These poor misguided workaholics plan
never to slow down. They'd have us believe that retirement is fatal,
more dangerous than pirouetting blindfolded across the Grand Canyon on
a tightrope. They swear that hard work is keeping them alive.
Give me a break. That's living?
If they want to toil until the life
supports are disconnected, fine. But must they keep preaching the
work ethic and trying to make the rest of us believe that we're lazy, unproductive
and completely worthless because we feel we've earned the right to sleep
in until 7:30 once in a while and maybe paint a picture, read a book,
stitch a quilt, or catch a mid-week theater matinee? Are we
depraved because we revel in the freedom of being able to do our laundry,
shop for groceries, clean our houses, or maybe even go to the beach on
Wednesday, if we feel like it, instead of Saturday or Sunday? Are
we hopeless degenerates because we prefer Scrabble or Bridge to the no-win
game of company politics?
When I finally retired, my boss (who
had relentlessly tried to talk me out of it) predicted direly that
I would rue my rash decision. "You're going to just hang around the
house all day in your bathrobe," he said. "Really?" I replied.

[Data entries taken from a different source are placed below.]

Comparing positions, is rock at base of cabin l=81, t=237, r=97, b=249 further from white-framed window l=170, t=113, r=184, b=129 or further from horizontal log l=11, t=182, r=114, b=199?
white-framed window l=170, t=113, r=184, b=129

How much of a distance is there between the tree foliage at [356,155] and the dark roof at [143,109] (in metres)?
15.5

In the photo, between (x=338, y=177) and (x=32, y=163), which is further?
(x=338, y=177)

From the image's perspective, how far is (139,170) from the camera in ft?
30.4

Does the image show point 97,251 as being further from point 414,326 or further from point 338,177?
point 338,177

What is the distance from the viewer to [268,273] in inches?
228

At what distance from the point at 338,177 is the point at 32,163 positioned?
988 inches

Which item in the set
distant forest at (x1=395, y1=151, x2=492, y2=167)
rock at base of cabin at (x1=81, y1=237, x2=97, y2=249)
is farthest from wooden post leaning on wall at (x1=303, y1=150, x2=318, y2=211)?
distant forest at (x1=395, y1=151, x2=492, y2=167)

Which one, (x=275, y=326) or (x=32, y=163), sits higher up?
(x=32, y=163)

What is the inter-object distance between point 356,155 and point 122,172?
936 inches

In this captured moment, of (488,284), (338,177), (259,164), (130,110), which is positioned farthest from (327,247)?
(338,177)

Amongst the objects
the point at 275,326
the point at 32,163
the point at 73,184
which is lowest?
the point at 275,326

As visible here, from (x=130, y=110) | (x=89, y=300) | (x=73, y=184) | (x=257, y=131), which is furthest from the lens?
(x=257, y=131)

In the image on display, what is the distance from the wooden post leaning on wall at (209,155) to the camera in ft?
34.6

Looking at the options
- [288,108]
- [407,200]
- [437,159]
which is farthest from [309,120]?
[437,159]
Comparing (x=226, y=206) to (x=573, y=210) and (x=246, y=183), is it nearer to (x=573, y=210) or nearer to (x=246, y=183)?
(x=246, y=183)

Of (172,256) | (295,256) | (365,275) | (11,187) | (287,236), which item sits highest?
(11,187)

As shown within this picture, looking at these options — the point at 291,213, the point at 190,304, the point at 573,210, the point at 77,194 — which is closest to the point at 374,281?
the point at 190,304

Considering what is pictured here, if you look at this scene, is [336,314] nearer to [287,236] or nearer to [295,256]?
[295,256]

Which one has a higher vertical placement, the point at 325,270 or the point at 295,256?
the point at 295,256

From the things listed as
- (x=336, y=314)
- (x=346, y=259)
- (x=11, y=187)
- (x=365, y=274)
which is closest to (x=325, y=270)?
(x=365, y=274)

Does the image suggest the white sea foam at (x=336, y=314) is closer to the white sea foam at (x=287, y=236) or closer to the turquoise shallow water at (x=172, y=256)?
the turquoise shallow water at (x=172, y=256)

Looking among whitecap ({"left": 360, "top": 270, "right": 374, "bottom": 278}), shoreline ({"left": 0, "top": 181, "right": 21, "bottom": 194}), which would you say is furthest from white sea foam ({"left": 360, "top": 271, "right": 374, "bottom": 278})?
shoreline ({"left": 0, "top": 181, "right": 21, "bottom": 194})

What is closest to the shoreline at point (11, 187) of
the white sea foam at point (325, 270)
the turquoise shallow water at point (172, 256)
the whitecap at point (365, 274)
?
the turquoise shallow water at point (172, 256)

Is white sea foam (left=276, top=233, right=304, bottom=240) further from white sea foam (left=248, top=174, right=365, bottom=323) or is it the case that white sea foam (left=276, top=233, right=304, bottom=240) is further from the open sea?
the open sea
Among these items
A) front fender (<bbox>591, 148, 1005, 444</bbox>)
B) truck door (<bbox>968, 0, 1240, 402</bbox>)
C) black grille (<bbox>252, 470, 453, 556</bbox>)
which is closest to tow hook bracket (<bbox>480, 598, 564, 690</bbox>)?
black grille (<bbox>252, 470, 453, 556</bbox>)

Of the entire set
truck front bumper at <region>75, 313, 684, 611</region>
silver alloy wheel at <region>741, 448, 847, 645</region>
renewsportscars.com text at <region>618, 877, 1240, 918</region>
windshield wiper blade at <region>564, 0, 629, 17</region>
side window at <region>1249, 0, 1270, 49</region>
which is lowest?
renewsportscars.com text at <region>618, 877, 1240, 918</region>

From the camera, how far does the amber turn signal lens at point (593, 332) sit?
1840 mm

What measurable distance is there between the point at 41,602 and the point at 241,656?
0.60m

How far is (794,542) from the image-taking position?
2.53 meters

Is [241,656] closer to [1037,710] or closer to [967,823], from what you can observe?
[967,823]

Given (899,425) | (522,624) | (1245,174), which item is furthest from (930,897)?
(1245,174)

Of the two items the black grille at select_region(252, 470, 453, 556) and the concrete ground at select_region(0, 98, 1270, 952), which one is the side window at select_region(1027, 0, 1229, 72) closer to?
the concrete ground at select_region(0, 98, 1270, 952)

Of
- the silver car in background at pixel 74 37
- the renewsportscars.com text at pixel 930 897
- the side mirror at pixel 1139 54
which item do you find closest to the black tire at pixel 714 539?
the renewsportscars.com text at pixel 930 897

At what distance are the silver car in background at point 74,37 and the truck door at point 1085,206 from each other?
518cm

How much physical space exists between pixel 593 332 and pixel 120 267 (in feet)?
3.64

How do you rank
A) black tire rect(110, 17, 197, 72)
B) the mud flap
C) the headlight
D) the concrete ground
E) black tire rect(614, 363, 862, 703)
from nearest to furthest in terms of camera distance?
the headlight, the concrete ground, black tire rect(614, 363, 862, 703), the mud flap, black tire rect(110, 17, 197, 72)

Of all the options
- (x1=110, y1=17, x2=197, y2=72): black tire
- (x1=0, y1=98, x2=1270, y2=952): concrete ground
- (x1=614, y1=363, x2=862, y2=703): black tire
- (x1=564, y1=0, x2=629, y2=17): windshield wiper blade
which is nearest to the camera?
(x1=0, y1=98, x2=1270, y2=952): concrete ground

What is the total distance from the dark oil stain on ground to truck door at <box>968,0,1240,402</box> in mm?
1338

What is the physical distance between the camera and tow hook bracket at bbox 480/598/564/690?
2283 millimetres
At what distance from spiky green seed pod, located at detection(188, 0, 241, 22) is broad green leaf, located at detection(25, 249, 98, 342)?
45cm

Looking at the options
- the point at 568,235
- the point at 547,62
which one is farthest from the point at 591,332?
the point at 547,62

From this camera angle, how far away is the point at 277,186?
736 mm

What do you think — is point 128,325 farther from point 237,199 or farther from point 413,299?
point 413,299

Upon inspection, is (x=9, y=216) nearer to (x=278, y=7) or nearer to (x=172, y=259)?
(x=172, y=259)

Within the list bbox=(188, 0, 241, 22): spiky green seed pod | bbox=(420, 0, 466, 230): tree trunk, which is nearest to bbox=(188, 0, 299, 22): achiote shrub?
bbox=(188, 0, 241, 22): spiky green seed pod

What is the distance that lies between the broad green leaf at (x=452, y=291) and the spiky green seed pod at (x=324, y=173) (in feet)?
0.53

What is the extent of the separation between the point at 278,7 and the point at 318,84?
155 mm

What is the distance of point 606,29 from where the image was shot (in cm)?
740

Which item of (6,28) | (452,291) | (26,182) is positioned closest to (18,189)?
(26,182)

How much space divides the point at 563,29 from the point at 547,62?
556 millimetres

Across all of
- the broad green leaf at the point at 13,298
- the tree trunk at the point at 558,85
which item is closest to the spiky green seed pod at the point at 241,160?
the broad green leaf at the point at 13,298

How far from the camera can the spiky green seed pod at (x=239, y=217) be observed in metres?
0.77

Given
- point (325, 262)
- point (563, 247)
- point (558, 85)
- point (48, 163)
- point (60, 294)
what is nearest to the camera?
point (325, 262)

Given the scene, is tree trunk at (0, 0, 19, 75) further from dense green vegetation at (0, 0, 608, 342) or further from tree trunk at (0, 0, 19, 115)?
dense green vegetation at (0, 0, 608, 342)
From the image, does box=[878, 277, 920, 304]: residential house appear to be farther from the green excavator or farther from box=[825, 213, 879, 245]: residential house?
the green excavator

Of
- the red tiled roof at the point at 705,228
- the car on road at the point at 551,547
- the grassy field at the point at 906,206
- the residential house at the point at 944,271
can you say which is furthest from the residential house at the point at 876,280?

"That sounds wonderful!" I have yet to do that, but it's so
luxurious to know that if I want to, I can. However, for the time being,
I have too much to do.
How I ever found the time to work is
a mystery to me. On the other hand, what I do all day is equally
mystifying. People, including afore-mentioned ex-boss, ask
"So what have you been doing?" I'm embarrassed to admit that I'm
not exactly sure. I just know that I'm constantly busy. I haven't
even had time to pick up the wonderful books I've been dying to read that
my former workmates gave me at my retirement party (along with movie passes-and
a gorgeous robe to hang around in). Nor have I yet managed to shorten
the long list of people I promised to meet for lunch "some day soon."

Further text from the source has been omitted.